(Records)
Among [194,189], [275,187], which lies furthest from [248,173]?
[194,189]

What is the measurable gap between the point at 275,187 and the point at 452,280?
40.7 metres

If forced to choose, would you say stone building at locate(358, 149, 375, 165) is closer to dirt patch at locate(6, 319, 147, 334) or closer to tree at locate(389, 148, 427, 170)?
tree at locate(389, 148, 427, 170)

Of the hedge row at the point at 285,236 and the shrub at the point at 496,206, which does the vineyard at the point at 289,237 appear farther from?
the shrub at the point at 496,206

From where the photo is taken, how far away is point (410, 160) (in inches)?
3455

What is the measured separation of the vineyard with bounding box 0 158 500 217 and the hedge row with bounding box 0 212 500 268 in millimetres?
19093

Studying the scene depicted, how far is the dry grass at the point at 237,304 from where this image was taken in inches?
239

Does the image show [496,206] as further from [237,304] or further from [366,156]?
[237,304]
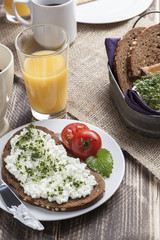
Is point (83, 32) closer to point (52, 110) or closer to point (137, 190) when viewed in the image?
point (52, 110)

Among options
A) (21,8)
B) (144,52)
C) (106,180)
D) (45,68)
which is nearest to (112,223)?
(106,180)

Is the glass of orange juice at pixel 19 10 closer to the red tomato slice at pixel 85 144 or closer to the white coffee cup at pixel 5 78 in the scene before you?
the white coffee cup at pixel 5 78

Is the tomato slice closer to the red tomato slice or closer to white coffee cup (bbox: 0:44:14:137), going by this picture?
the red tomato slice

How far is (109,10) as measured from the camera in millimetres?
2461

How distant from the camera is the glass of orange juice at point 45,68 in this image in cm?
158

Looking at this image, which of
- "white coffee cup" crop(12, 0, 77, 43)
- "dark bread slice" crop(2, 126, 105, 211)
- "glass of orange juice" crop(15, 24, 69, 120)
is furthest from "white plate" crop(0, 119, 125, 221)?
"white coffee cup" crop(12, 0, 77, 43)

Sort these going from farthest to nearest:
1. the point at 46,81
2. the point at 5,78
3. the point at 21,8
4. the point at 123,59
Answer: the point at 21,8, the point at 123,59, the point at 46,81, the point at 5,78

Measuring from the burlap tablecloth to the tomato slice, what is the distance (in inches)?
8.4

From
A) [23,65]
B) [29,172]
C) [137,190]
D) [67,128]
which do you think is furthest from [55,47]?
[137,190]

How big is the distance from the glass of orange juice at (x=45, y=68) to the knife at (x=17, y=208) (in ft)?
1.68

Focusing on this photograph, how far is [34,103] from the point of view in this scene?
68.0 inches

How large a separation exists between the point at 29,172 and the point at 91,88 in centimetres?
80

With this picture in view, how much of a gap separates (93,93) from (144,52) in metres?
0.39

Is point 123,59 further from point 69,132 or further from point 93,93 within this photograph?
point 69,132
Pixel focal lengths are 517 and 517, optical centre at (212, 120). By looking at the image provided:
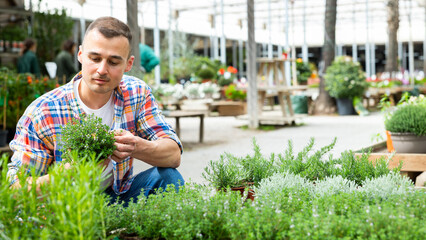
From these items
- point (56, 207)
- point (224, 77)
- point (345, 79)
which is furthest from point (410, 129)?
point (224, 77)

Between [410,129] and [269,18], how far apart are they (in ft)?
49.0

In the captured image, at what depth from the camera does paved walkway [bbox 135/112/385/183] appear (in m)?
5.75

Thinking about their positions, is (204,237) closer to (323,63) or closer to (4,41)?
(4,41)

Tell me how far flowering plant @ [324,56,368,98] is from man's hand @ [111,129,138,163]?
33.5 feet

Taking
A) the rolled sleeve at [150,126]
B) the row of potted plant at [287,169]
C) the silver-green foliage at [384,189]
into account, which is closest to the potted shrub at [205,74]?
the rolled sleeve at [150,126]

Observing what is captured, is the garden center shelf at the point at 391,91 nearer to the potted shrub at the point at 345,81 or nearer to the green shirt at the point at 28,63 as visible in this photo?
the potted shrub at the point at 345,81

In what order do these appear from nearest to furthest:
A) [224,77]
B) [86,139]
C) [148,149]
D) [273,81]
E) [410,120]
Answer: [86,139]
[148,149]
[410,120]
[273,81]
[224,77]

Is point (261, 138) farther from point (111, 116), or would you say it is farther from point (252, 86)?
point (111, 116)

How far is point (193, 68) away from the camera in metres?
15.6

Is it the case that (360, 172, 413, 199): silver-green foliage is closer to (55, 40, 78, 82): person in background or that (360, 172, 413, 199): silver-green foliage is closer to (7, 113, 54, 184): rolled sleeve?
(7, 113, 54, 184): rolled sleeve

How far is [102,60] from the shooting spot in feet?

What is needed:
All the lines above are to be reproduced exactly, except the pictures.

The response:
Among [194,189], [275,187], which lies furthest from [248,173]?
[194,189]

What is the measurable gap between the point at 275,187 and the point at 452,280?
40.7 metres

If forced to choose, would you say stone building at locate(358, 149, 375, 165) is closer to dirt patch at locate(6, 319, 147, 334) or closer to tree at locate(389, 148, 427, 170)?
tree at locate(389, 148, 427, 170)

Of the hedge row at the point at 285,236 and the shrub at the point at 496,206, which does the vineyard at the point at 289,237 appear farther from?
the shrub at the point at 496,206

From where the photo is taken, how far away is point (410, 160) (in inches)?
3455

What is the measured separation of the vineyard with bounding box 0 158 500 217 and the hedge row with bounding box 0 212 500 268 in millimetres?
19093

Studying the scene depicted, how far is the dry grass at the point at 237,304 from where this image was taken in inches?
239

Does the image show [496,206] as further from [237,304] or further from [366,156]?
[237,304]
Is point (83, 32) closer to point (52, 110) or closer to point (137, 190) when viewed in the image?
point (52, 110)

Among options
A) (21,8)
B) (144,52)
C) (106,180)
D) (45,68)
which is nearest to (112,223)?
(106,180)

Is the glass of orange juice at pixel 19 10 closer to the red tomato slice at pixel 85 144 or closer to the white coffee cup at pixel 5 78 in the scene before you?
the white coffee cup at pixel 5 78

Is the tomato slice closer to the red tomato slice or closer to white coffee cup (bbox: 0:44:14:137), going by this picture?
the red tomato slice

How far is (109,10) as measured from the camera in millimetres?
2461

How distant from the camera is the glass of orange juice at point 45,68 in this image in cm?
158

Looking at this image, which of
- "white coffee cup" crop(12, 0, 77, 43)
- "dark bread slice" crop(2, 126, 105, 211)
- "glass of orange juice" crop(15, 24, 69, 120)
is furthest from "white plate" crop(0, 119, 125, 221)?
"white coffee cup" crop(12, 0, 77, 43)

Sort these going from farthest to nearest:
1. the point at 46,81
2. the point at 5,78
3. the point at 21,8
4. the point at 123,59
Answer: the point at 21,8, the point at 123,59, the point at 46,81, the point at 5,78

Measuring from the burlap tablecloth to the tomato slice, what is the distance (in inches)?
8.4

From
A) [23,65]
B) [29,172]
C) [137,190]
D) [67,128]
which do you think is furthest from [55,47]?
[137,190]

How big is the distance from the glass of orange juice at (x=45, y=68) to the knife at (x=17, y=208) (in ft)?
1.68

Focusing on this photograph, how far is [34,103] from the point of view in this scene?
68.0 inches

How large a separation exists between the point at 29,172 and the point at 91,88 in centimetres?
80

With this picture in view, how much of a gap separates (93,93) from (144,52) in metres?
0.39

Is point 123,59 further from point 69,132 or further from point 93,93 within this photograph?
point 69,132
Pixel focal lengths are 517 and 517, optical centre at (212, 120). By looking at the image provided:
From these items
- point (56, 207)
- point (224, 77)
- point (345, 79)
which is furthest from point (410, 129)?
point (224, 77)

Between [410,129] and [269,18], how far apart are they (in ft)?
49.0

In the captured image, at what depth from the camera does paved walkway [bbox 135/112/385/183] appear (in m)?
5.75

Thinking about their positions, is (204,237) closer to (323,63) or closer to (4,41)?
(4,41)

Tell me how far flowering plant @ [324,56,368,98] is from man's hand @ [111,129,138,163]?
33.5 feet

Taking
A) the rolled sleeve at [150,126]
B) the row of potted plant at [287,169]
C) the silver-green foliage at [384,189]
into account, which is closest to the potted shrub at [205,74]?
the rolled sleeve at [150,126]

Observing what is captured, is the garden center shelf at the point at 391,91 nearer to the potted shrub at the point at 345,81 or nearer to the green shirt at the point at 28,63 as visible in this photo?
the potted shrub at the point at 345,81

In what order do these appear from nearest to furthest:
A) [224,77]
B) [86,139]
C) [148,149]
D) [273,81]
E) [410,120]
Answer: [86,139]
[148,149]
[410,120]
[273,81]
[224,77]

Is point (261, 138) farther from point (111, 116), or would you say it is farther from point (252, 86)?
point (111, 116)

How far is point (193, 68) away from the camera in metres?
15.6

Is it the case that (360, 172, 413, 199): silver-green foliage is closer to (55, 40, 78, 82): person in background or that (360, 172, 413, 199): silver-green foliage is closer to (7, 113, 54, 184): rolled sleeve?
(7, 113, 54, 184): rolled sleeve

How far is [102,60] from the shooting spot in feet?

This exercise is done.